This post will go over the planning of the ThousandEyes lab used in this series. To see past posts in this series expand the box below.

ThousandEyes Walkthrough Table of Contents

There are some behind-the-scenes posts that go into more detail on how and why I took the approach that I did. Those can be found here:

If you are following the series, this post is strictly informational.  It won’t contain any steps that need to be performed in the lab.  The goal is to provide insight into why I made the design choices I did with the lab.

The details on the lab build can be found here:

And here’s an overview of the objective of this series:


  • There are plenty of similar tools (GNS3, EveNG, etc) that are available, so why did I pick the paid tool?  The simple answer is licensing.  My understanding is CML is the only way to run virtual Cisco instances without running afoul of the EULA.  Yes, I could have used non-Cisco routers, but since Cisco is a major vendor it seemed reasonable to go with it.
  • The Personal version of CML has two flavors, Personal which allows 20 active nodes, and Personal Plus which allows 40 active nodes.  I built the lab using 20 nodes because the Personal Plus is an extra $150, and because the additional nodes would increase the resource requirements.  I wanted the lab to be as accessible as possible.  It could easily be extended to 40 nodes or higher, but 20 is enough to get basic testing done.
  • Even though the TE agents could be deployed to VMs, I wanted to use CML as a way to easily simulate scenarios where an engineer would need to do some troubleshooting.  Within CML links can be configured with bandwidth limits, latency, jitter, and loss.  The theory is that ThousandEyes should be able to detect and even alert on those conditions.
  • I am using version 2.2.3, even though version 2.3 is available.  The simple reason is that Cisco is still recommending version 2.2.3.  There are some known issues with 2.3, which is why I’m not running that.

IOSv Routers

  • Even though CML can run CSR 1000V and IOS-XR instances I decided to go with IOSv instances.  This was because of resource requirements.  The CSR 1000v and IOS-XR instances each require 3GB RAM, and with 14 routers that would consume an additional 35GB RAM over what the IOSv routers use.  For the purposes of the lab, the IOSv can do everything needed without the overhead.


  • I wanted to keep as much of the lab in CML as possible, and running Ubuntu in CML aligns with that goal.  Of the Linux flavors that are available out of the box in CML, Ubuntu is the only one supported by ThousandEyes.
  • With Ubuntu being used in the CML lab it seemed reasonable to use Ubuntu for the Docker host as well.

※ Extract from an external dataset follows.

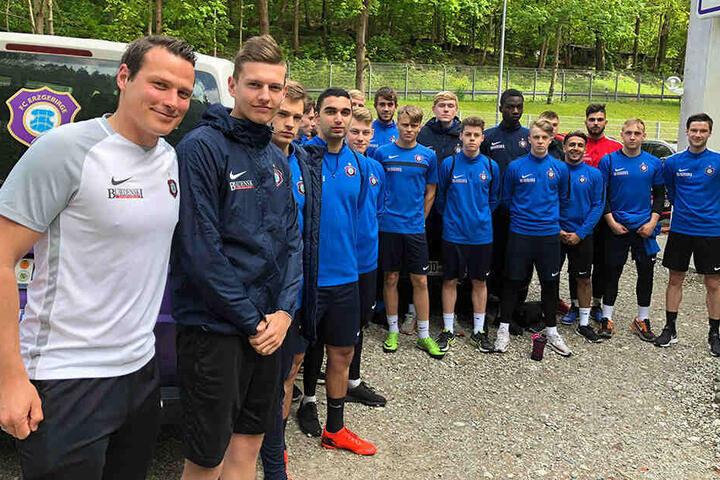 """Marc Hensel (l.) soll 2. Co-Trainer werden. Derzeit trainiert er noch die """"U19"""" der Veilchen."""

  • I’ll admit I spent a lot of time working through different topology options.  At one point I had switches and HSRP in the design, but I decided to back away from layer 2 technologies to focus on layer 3.  The primary use case for ThousandEyes is looking at WAN links, and with the node limit in CML, it made sense to drop the L2 configurations to make room for more L3 devices.
  • I wanted to maximize the number of BGP AS configurations while maintaining multiple links, which is why there are 7 BGP AS configurations.  By simply shutting down specific links traffic could hit 6 of the 7 AS networks.  With some BGP reconfiguration that could be extended.
  • The two “Client” networks are intended to be what a network engineer would have in their environment.  Likely they’d have a lot more, but with the node limits having two networks is enough to test with.  Each of the client networks has two Ubuntu nodes that are running the TE Enterprise agent.  One of the Ubuntu nodes is also running Apache.  (more on Apache shortly)
  • In the “Public” network I wanted to add another BGP path outside the redundant ISP paths, and I wanted a service that was accessible.  With this being treated as public I opted to not run a TE agent there.
  • Access outside of the CML environment is done via the “External” network.  ThousandEyes is a SaaS service, which means the agents all need to be able to connect to the TE portal.
  • Even though the entire network is built using RFC 1918 addresses, the design is effectively using public addresses throughout the entire lab.  The “Client” addresses are propagated through the ISP and public networks, which isn’t typical in IPv4 deployments.  This was mainly choosing simplicity and efficiency.  If the client networks were masked then something like a VPN would be required to link the two client networks.  Though that better aligns with the real world, for the functional purposes of the lab it makes no difference.  Both ends need IP reachability and adding more NAT and VPN configuration work doesn’t provide a significant improvement in how the lab operates.

External Routing and NAT

  • On the external router, NAT is configured, which should allow internet access from the lab with no additional configuration needed.  The network is excluded from translation with the intent that devices on the LAN (Docker, Windows, and Raspberry Pi agents) would be able to connect directly to devices in the CML lab.
  • For the LAN devices to reach the CML lab routes need to be added either to the LAN router or as static routes to each of the devices.  Using the LAN router requires the fewest changes, and is the most extensible.
  • Unfortunately not every environment is identical.  I suspect that there may be some issues with getting the routing working properly.  I spent a lot of time trying to decide if this routing solution was better than just using DHCP on the external router and doing full outbound NAT.  I decided that having the external agents able to have full connectivity to the internal agents was worth the added complexity.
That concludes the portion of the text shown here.